##### TRECHO SELECIONADO #####

Copa América: Bolsonaro expõe o País para salvar a Conmebol

Cancelamento do torneio (mesmo sem torcida) significaria um rombo ainda maior nas contas da entidade

A Conmebol (Confederação Sul-Americana de Futebol) chegou a cogitar o cancelamento da Copa América de 2021, devido à pandemia do novo coronavírus. Sem público nos estádios, o torneio seria inevitavelmente deficitário. Ao fazer as contas, porém, a entidade concluiu que o cancelamento da competição traria ainda mais prejuízos.

Como os governos da Colômbia e da Argentina abriram mão de sediar os jogos, faltava encontrar um chefe de Estado que ignorasse os riscos sanitários e socorresse a Conmebol. Este foi o deplorável papel do presidente Jair Bolsonaro ao aceitar trazer um megaevento do porte da Copa América para o Brasil. O torneio será disputado no Distrito Federal e em mais quatro estados – Goiás, Mato Grosso e Rio de Janeiro já foram definidos.

##### MATERIAL EXTRAÍDO #####

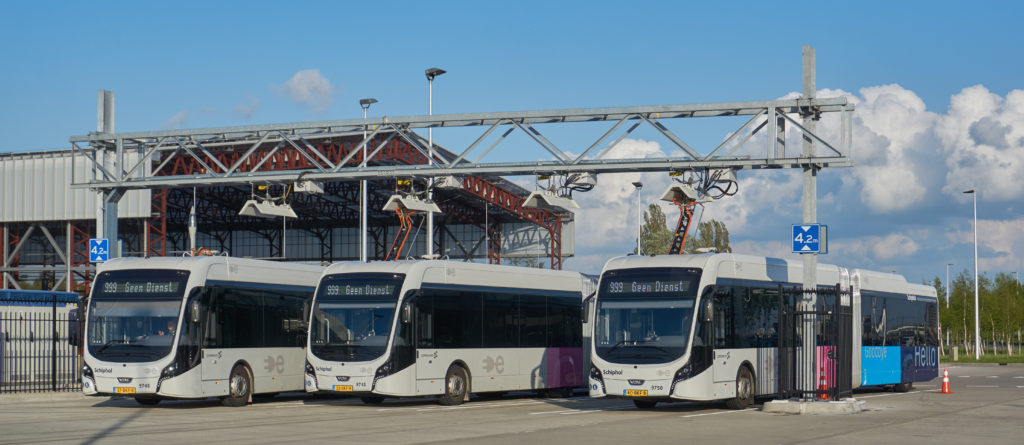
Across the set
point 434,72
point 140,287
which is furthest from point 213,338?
point 434,72

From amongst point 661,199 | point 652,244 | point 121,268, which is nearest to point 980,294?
point 652,244

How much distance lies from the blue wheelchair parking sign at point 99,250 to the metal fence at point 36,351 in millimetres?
1371

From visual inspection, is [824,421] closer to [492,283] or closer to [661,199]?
[661,199]

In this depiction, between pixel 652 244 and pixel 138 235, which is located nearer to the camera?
pixel 138 235

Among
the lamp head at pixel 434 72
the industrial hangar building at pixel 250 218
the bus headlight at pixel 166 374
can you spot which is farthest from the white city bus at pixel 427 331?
the industrial hangar building at pixel 250 218

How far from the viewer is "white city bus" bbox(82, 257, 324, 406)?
19.6 meters

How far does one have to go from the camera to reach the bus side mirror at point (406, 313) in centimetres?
2019

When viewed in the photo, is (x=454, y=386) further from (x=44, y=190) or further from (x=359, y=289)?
(x=44, y=190)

#####

» TAREFAS E EXERCÍCIOS:
[A] Segundo o texto sobre a Copa América, os governos de quais países abriram mão de sediar os jogos?
[B] Prossiga com o texto sobre a Copa América a partir da última frase apresentada.

» RESPOSTAS POR TAREFA:
[A] Os governos da Colômbia e da Argentina.

[B]
É certo que o fluxo de delegações nos aeroportos, hotéis e estádios tende a dificultar ainda mais o controle da pandemia no País. “Não estamos em uma situação segura para receber quem vem para cá e nem podemos garantir segurança”, declarou, em entrevista à CartaCapital, a epidemiologista Ethel Maciel, da Universidade Federal do Espírito Santo (UFES). “É o mesmo negacionismo que estamos vivendo desde o início por parte desse governo.  É mais uma negação da pandemia e da ciência, que, a todo mundo, diz que não há condições necessárias para a realização do evento.”

Segundo ela, é descabida a comparação entre a Copa América e outros campeonatos em curso no continente, como a Libertadores da América, a Sul-Americana e os campeonatos nacionais. Ainda assim, diz ela, era preciso interromper todos os torneios no momento – e uma Copa América no Brasil não deveria nem sequer ser especulada.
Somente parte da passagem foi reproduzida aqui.